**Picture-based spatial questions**
****************

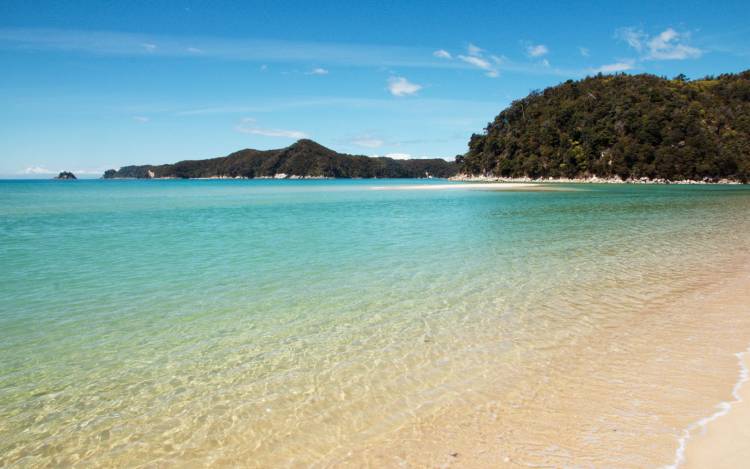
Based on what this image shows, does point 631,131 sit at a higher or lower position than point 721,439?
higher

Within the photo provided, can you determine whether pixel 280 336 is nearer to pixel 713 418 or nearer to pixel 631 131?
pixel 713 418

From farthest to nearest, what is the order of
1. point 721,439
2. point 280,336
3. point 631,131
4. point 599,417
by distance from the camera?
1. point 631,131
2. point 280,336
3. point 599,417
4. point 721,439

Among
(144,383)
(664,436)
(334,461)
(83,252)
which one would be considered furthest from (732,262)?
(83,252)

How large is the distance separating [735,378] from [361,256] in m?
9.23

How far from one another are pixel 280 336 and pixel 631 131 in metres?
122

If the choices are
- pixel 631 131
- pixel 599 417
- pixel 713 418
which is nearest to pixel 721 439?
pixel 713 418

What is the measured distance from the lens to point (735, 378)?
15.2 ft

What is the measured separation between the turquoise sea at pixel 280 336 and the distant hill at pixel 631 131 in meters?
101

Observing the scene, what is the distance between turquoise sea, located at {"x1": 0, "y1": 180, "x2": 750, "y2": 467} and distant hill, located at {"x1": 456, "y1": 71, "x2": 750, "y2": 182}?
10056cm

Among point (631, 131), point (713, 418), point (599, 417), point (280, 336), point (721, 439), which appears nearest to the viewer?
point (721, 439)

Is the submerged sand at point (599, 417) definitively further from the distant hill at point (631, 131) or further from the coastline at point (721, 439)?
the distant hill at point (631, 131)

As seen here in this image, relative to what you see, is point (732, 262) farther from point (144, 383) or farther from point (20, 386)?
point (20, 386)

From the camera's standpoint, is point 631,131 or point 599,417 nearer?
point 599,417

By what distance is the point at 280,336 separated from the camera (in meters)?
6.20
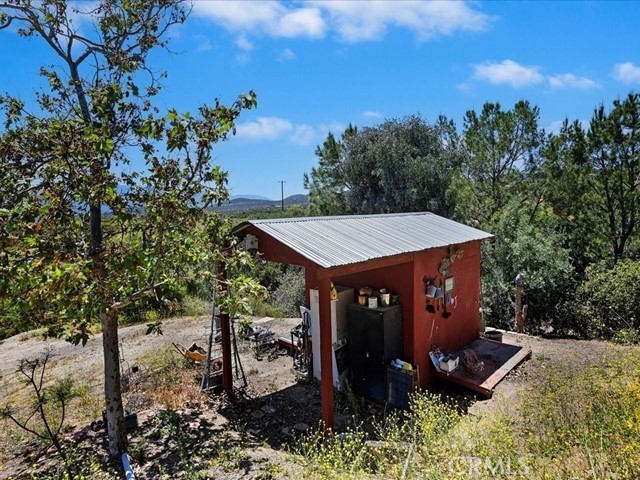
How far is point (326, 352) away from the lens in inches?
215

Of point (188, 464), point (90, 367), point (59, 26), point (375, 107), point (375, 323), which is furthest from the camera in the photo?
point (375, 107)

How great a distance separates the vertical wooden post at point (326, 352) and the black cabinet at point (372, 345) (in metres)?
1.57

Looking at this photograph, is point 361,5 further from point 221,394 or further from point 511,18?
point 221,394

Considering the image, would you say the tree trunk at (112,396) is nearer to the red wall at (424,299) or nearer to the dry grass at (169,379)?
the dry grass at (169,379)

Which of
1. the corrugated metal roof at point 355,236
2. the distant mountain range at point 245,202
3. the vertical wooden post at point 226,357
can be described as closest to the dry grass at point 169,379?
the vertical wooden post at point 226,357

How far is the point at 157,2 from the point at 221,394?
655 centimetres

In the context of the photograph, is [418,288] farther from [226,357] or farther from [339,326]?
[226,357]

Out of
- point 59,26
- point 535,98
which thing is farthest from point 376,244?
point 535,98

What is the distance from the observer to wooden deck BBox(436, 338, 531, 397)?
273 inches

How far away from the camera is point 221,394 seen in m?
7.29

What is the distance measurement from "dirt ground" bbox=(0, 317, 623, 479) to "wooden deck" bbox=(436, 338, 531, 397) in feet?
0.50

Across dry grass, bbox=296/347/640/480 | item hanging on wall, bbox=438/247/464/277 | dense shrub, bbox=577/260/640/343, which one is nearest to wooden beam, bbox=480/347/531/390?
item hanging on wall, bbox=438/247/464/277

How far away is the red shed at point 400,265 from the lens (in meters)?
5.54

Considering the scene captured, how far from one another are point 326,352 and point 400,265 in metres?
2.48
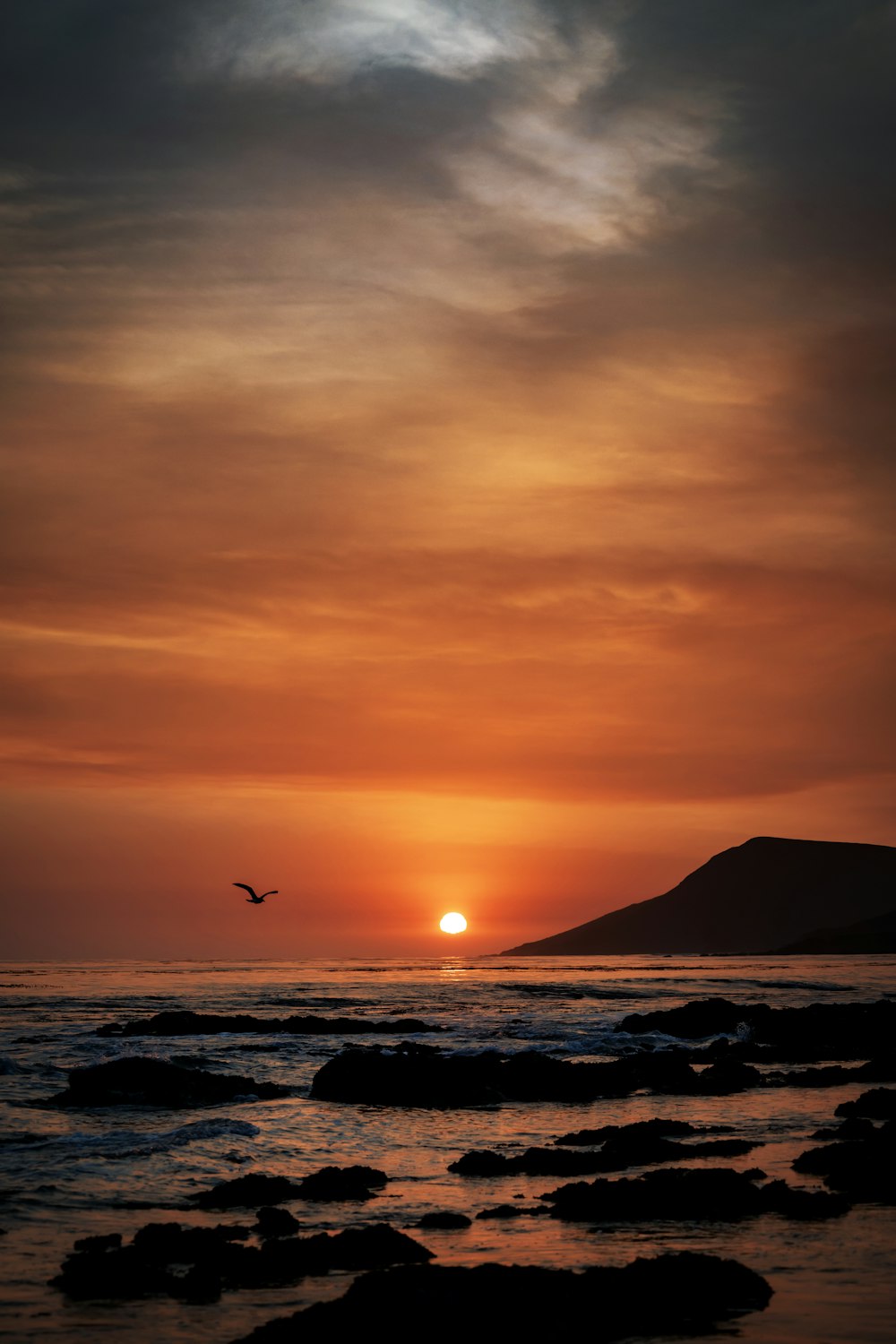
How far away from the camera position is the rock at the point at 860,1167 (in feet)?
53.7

****************

**Do this**
The lines to be extracted begin at the line containing "Considering the image, would" and continue through the final line of the material above, both ends included. Reproduce them exactly, without the pictures.

**Response below**
Considering the image, would you say the tree trunk at (112,396) is nearer to the red wall at (424,299) or nearer to the dry grass at (169,379)?
the dry grass at (169,379)

Which of
1. the corrugated metal roof at point 355,236
2. the distant mountain range at point 245,202
3. the vertical wooden post at point 226,357
can be described as closest to the dry grass at point 169,379?
the vertical wooden post at point 226,357

How far is the point at 157,2 from the point at 221,394?
655 centimetres

In the context of the photograph, is [418,288] farther from [226,357] or farther from [339,326]?
[226,357]

Out of
- point 59,26
- point 535,98
which thing is farthest from point 376,244?
point 535,98

What is the distance from the observer to wooden deck BBox(436, 338, 531, 397)?
273 inches

How far away from the camera is point 221,394 seen in m?
7.29

What is the distance measurement from "dirt ground" bbox=(0, 317, 623, 479) to "wooden deck" bbox=(436, 338, 531, 397) in feet?
0.50

Across dry grass, bbox=296/347/640/480 | item hanging on wall, bbox=438/247/464/277 | dense shrub, bbox=577/260/640/343, which one is nearest to wooden beam, bbox=480/347/531/390?
item hanging on wall, bbox=438/247/464/277

How far away is the red shed at point 400,265 from the lens (in meters)?
5.54

Considering the scene captured, how far from one another are point 326,352 and point 400,265 in metres?
2.48
How far away from the camera position is the rock at the point at 860,1167 (in feet)?
53.7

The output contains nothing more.